### Exercise task
Rewrite all of the records below, leaving the pictures out, with every occurrence of "camera" replaced by "viewer" and nothing else changed.

### Material for this exercise
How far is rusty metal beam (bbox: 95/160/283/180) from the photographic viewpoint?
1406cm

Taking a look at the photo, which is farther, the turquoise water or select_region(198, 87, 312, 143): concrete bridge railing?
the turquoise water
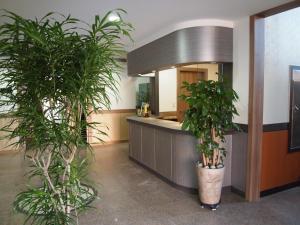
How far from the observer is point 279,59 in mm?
3305

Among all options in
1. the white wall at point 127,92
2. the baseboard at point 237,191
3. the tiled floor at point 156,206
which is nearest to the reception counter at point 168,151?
the tiled floor at point 156,206

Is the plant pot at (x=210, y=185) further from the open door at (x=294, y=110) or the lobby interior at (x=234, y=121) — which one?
the open door at (x=294, y=110)

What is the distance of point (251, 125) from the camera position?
10.2ft

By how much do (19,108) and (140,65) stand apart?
11.4 feet

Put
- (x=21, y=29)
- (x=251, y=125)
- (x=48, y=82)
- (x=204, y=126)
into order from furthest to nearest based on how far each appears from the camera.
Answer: (x=251, y=125) < (x=204, y=126) < (x=48, y=82) < (x=21, y=29)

### Exercise answer
How far is rusty metal beam (bbox: 95/160/283/180) from the photographic viewpoint?
1406cm

Taking a look at the photo, which is farther, the turquoise water or select_region(198, 87, 312, 143): concrete bridge railing?
the turquoise water
How far from the observer is point 279,59 in mm?
3305

Among all options in
1. the white wall at point 127,92
2. the baseboard at point 237,191
3. the tiled floor at point 156,206
which is nearest to the reception counter at point 168,151?
the tiled floor at point 156,206

Is the plant pot at (x=210, y=185) further from the open door at (x=294, y=110) or the lobby interior at (x=234, y=121) — which one?
the open door at (x=294, y=110)

What is the distance of point (251, 125) from the viewer position?
10.2ft

By how much do (19,108) and (140,65) stand apart?
11.4 feet

Put
- (x=21, y=29)
- (x=251, y=125)
- (x=48, y=82)
- (x=204, y=126)
into order from furthest to nearest based on how far each appears from the viewer.
Answer: (x=251, y=125) < (x=204, y=126) < (x=48, y=82) < (x=21, y=29)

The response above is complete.